As I wrote in my most widely read post on the subject:
While he doesn’t seem to have ever identified as a Men’s Rights activist per se – the only “rights” he seemed to be interested in were his own – his postings online echo the extreme and ignorant denunciations of feminism seen amongst MRAs and other manospherians.
I put it a bit more bluntly in a Reddit comment I wrote after first seeing the Honey Badger Brigade post:
If they’d actually paid attention to anything I’ve written on Rodger they would see that I didn’t call him an MRA; I went out of my way to point out that as far as we know he didn’t read MRA sites.
That said, as he was a regular at PUAhate, he was part of what you might call the MRA extended universe, and much of his ideology came out of the same misogynistic swamp that MRAs inhabit.
I didn’t cause any of this. MRAs caused this by being shitheads, and by thinking “any publicity is good publicity.” This is what MRAs get for supporting and defending AVFM for years, for their Occidental College spamming, for their crusades against an assortment of feminist villains they harassed and slandered. Oh, and for spewing misogyny all day every day.
My blog DOCUMENTS this. They’re the ones saying the shit that I quote. They made their own bed.
Other journalists have used me and my blog as a resource. They incorrectly labeled Rodger an MRA. But they weren’t far off. He was MRA-adjacent.

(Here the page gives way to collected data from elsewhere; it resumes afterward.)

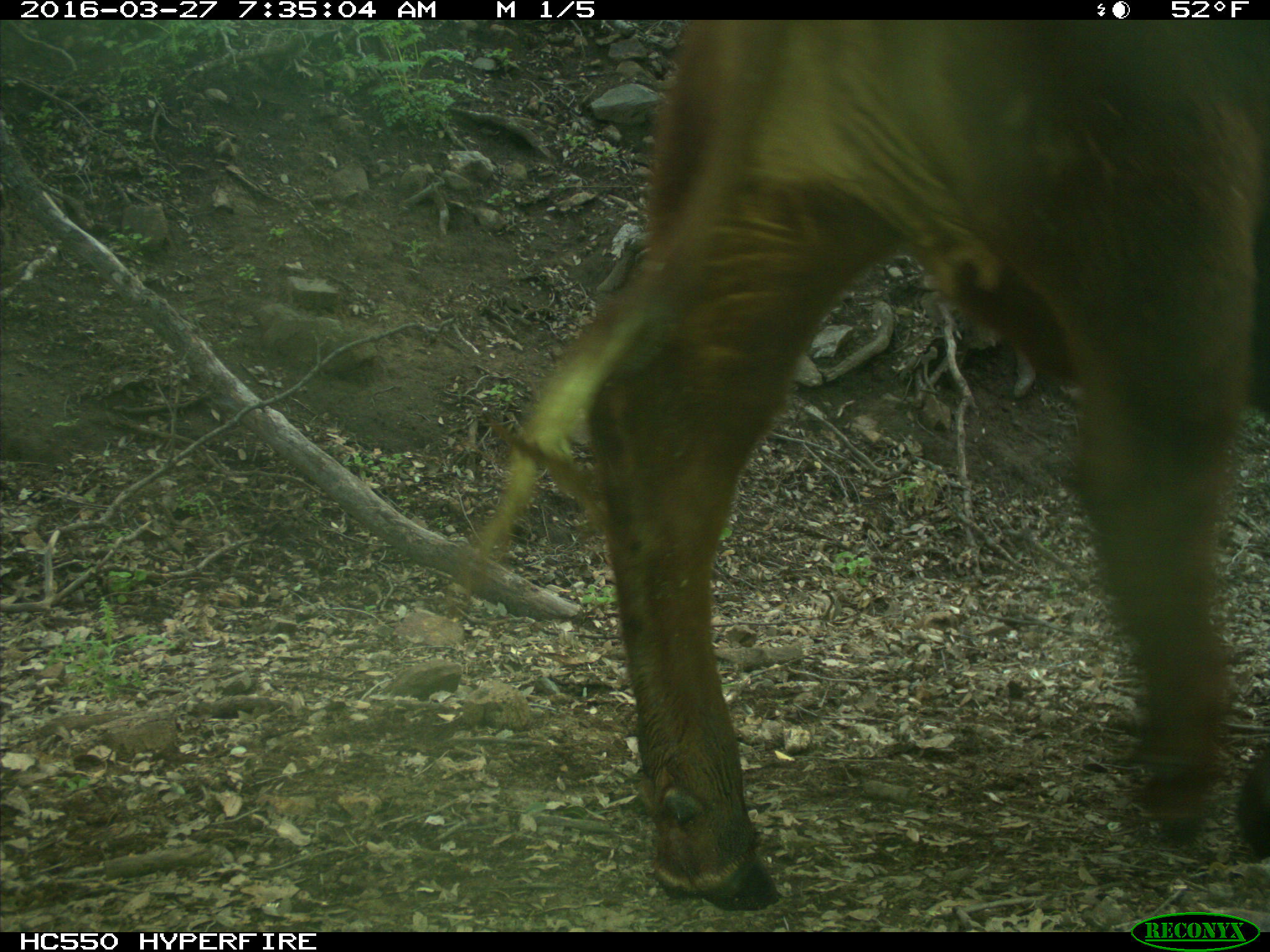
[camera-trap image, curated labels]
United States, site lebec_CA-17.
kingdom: Animalia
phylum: Chordata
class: Mammalia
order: Artiodactyla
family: Bovidae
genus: Bos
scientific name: Bos taurus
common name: domestic cow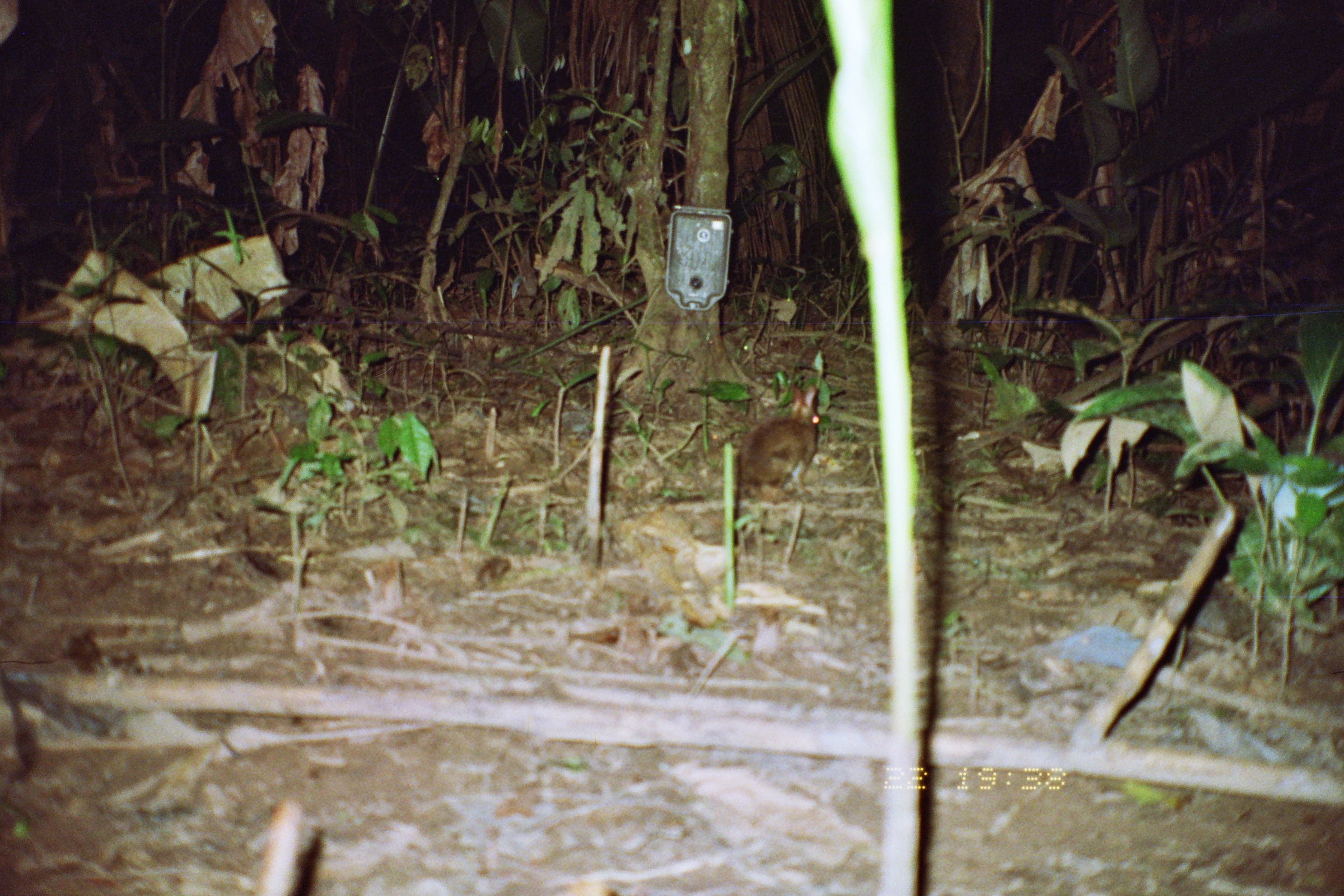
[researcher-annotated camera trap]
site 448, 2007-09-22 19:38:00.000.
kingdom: Animalia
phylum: Chordata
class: Mammalia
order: Lagomorpha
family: Leporidae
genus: Sylvilagus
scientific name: Sylvilagus brasiliensis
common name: tapeti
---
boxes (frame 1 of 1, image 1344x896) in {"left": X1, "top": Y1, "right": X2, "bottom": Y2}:
sylvilagus brasiliensis: {"left": 736, "top": 383, "right": 821, "bottom": 501}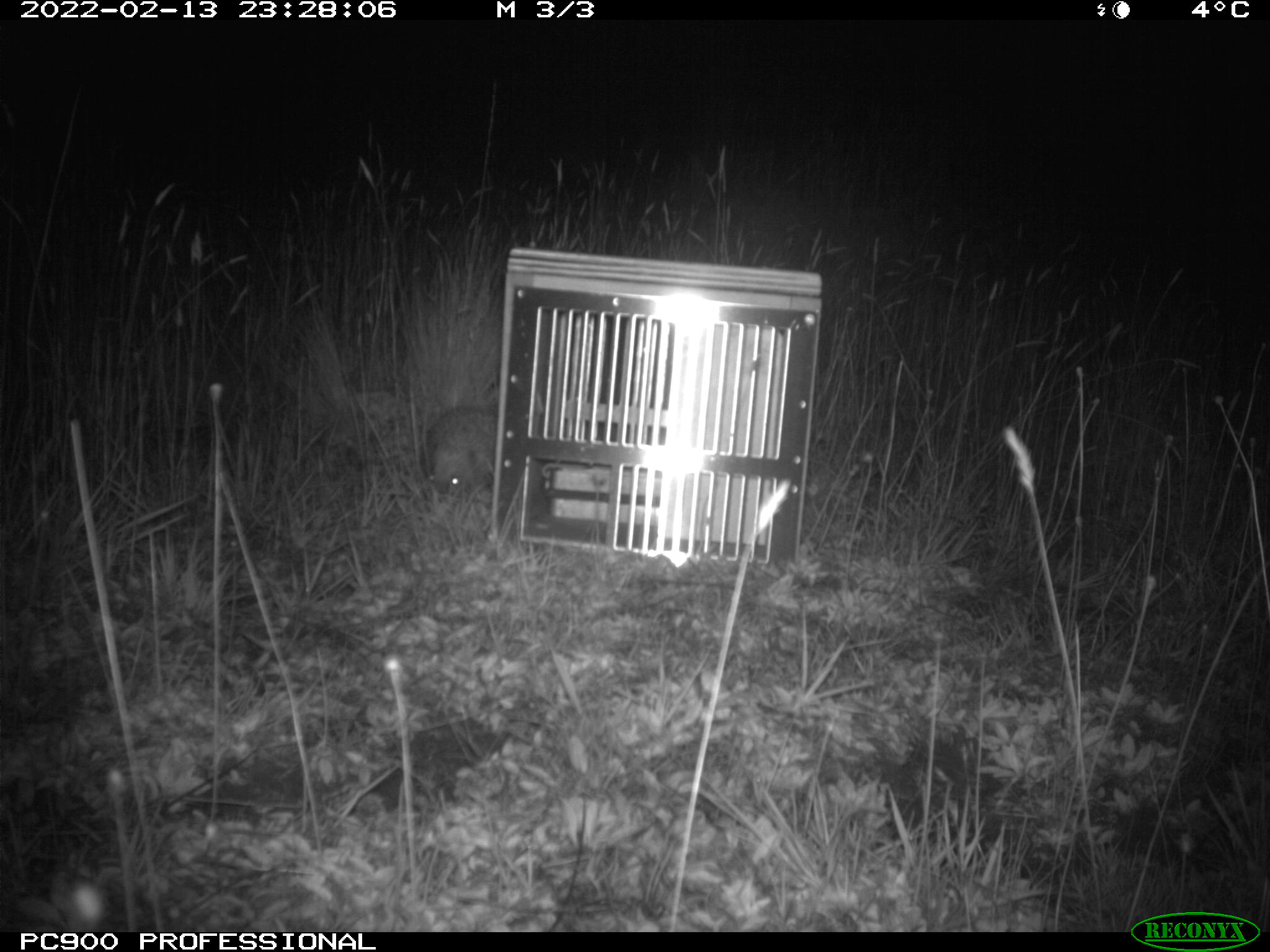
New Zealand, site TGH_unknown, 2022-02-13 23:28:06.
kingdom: Animalia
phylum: Chordata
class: Mammalia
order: Eulipotyphla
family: Erinaceidae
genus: Erinaceus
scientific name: Erinaceus europaeus europaeus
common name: european hedgehog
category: hedgehog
Hedgehog (european hedgehog) (Erinaceus europaeus europaeus).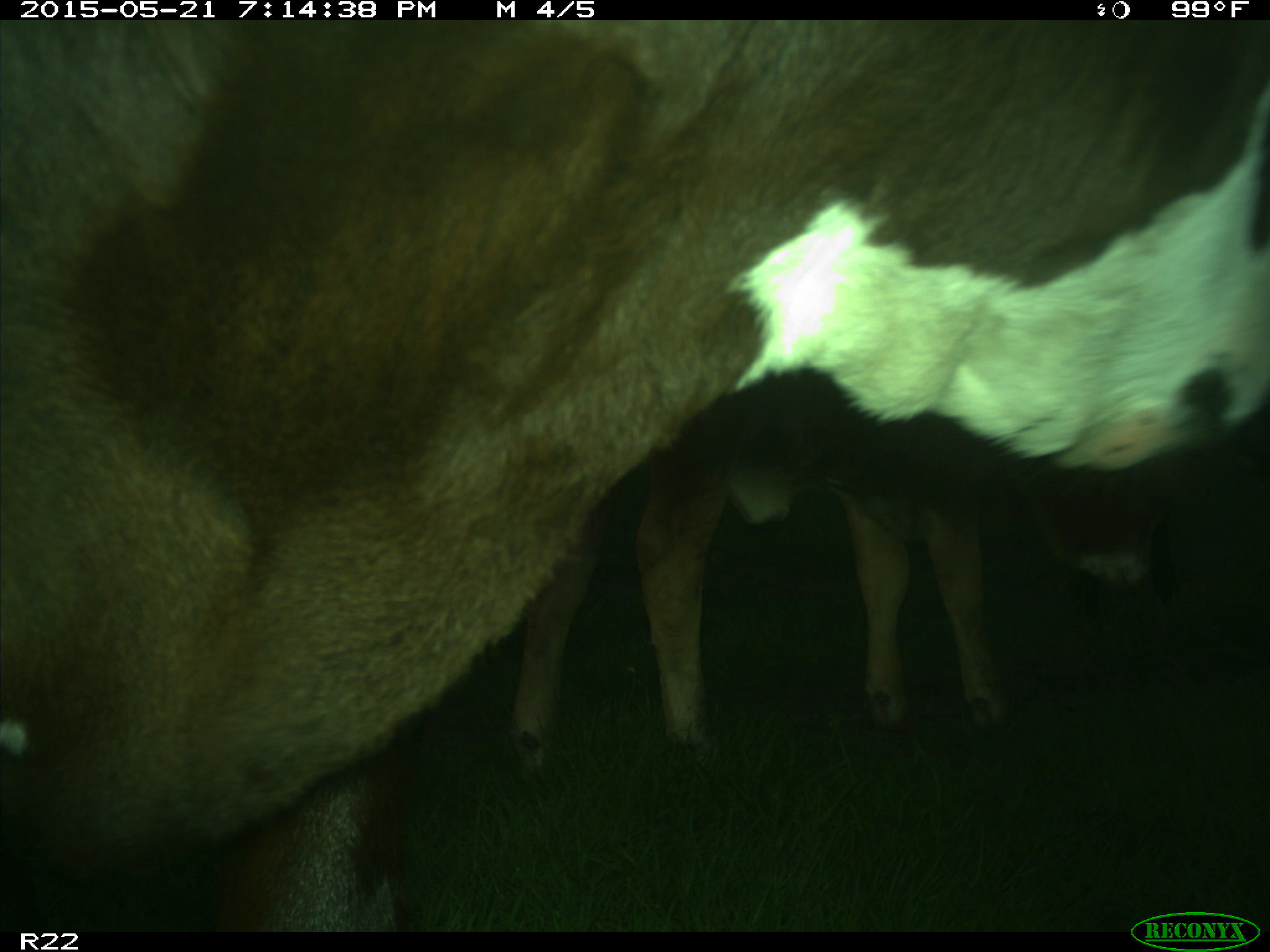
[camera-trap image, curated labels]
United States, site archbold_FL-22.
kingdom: Animalia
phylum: Chordata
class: Mammalia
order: Artiodactyla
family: Bovidae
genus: Bos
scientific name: Bos taurus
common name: domestic cow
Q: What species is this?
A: Bos taurus (domestic cow).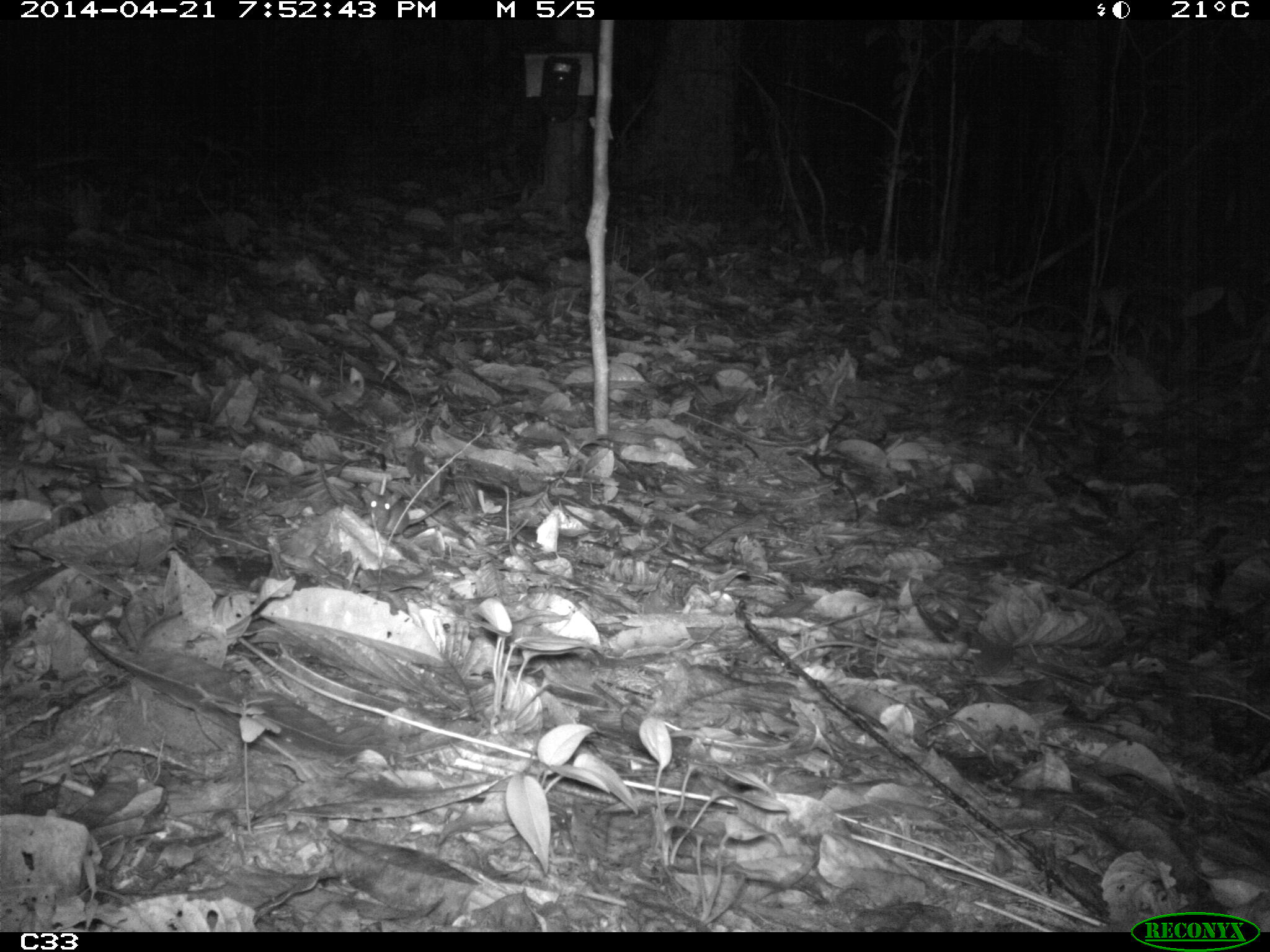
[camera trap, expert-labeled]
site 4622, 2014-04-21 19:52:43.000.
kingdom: Animalia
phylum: Chordata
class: Mammalia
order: Rodentia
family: Muridae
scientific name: Muridae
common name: mice, rats, and gerbils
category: unknown mouse or rat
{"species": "unknown mouse or rat (mice, rats, and gerbils) (Muridae)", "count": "1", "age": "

Over on the Men’s Rights subreddit, the regulars ate up the Honey Badger Brigade post, which seemed to confirm my reputation as some sort of dastardly misandrist boogeyman. None of them seemed to have read a word of anything I’d actually written about Rodger. One Redditor described me thusly:
The Futrella is a desperate character with receding hair and receding appreciation from his Feminist Cohorts of screaming delinquents. …
I do wonder if his followers are real or if he spends all his time between pizza and diet soda masquerading under multiple legends?
A few were calling for my head.
That’s a bit of an understatement, huh?
Also, for what it’s worth, I don’t have a receding hairline. Even that is a false accusation.
As is Tieman’s remark about the “genocidal ideogogs” [sic]. But that’s a whole other kettle of worms.
EDIT: Oops. I originally neglected to take the difference in time zones into consideration when writing about when the Daily Kos piece appeared. While it did appear before my post, it wasn’t four hours before. I’ve corrected this in the piece.